- Relator(a)
- Ministra Regina Helena Costa
- Órgão julgador
- Primeira Turma
- Data do julgamento
- 17/10/2017
- Data de publicação
- 07/11/2017
STJ – Acórdão, Rel. Ministra Regina Helena Costa, Primeira Turma, j. 17/10/2017, p. 07/11/2017
PROCESSUAL CIVIL. AGRAVO INTERNO NO RECURSO ESPECIAL. CÓDIGO DE PROCESSO CIVIL DE 2015. APLICABILIDADE. AUSÊNCIA DE VÍCIO A ENSEJAR A NULIDADE. PRINCÍPIO DO "PAS DE NULLITÉ SANS GRIEF'. AUSÊNCIA DE COMPROVAÇÃO DE PREJUÍZO. PREQUESTIONAMENTO FICTO. DESCABIMENTO. AUSÊNCIA DE COMBATE A FUNDAMENTOS AUTÔNOMOS DO ACÓRDÃO. RAZÕES RECURSAIS DISSOCIADAS. DEFICIÊNCIA NA FUNDAMENTAÇÃO. INCIDÊNCIA, POR ANALOGIA, DAS SÚMULAS N. 283 E 284/STF. COMPORTAMENTO DOLOSO. CONDENAÇÃO EM PERDAS EM DANOS. REVISÃO. IMPOSSIBILIDADE. SÚMULA N. 7/STJ. INCIDÊNCIA. DISSÍDIO JURISPRUDENCIAL. SÚMULA N. 7/STJ. ARGUMENTOS INSUFICIENTES PARA DESCONSTITUIR A DECISÃO ATACADA. I - Consoante o decidido pelo Plenário desta Corte na sessão realizada em 09.03.2016, o regime recursal será determinado pela data da publicação do provimento jurisdicional impugnado.

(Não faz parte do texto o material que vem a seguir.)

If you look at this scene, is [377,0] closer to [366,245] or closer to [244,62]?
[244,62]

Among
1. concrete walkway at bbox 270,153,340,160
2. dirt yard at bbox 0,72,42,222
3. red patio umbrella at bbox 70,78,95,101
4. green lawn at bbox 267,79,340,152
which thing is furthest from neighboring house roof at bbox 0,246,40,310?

In casu, aplica-se o Código de Processo Civil de 2015. II - Esta Corte adota orientação no sentido de que somente se declara a nulidade de ato processual se demonstrado efetivo prejuízo, conforme o princípio do "pas de nullité sans grief". III - É firme o posicionamento deste Tribunal Superior segundo o qual não é admissível o prequestionamento ficto aos processos julgados sob a égide do Código de Processo Civil de 1973. IV - A jurisprudência desta Corte considera deficiente a fundamentação quando a parte deixa de impugnar fundamento suficiente para manter o acórdão recorrido, apresentando razões recursais dissociadas dos fundamentos utilizados pela Corte de origem. Incidência, por analogia, das Súmulas n. 283 e 284/STF. V - In casu, rever o entendimento do Tribunal de origem, que condenou a Recorrida em decorrência de comportamento doloso a fim de se beneficiar do contrato celebrado, demandaria necessário revolvimento de matéria fática, o que é inviável em sede de recurso especial, à luz do óbice contido na Súmula n. 7/STJ. VI - É incabível o exame do Recurso Especial pela alínea "c" do permissivo constitucional quando incidente, na hipótese, a Súmula n. 7/STJ. VII - A Agravante não apresenta, no agravo, argumentos suficientes para desconstituir a decisão recorrida. VIII - Agravo Interno improvido. (AgInt no REsp n. 1.409.731/AP, relatora Ministra Regina Helena Costa, Primeira Turma, julgado em 17/10/2017, DJe de 7/11/2017.)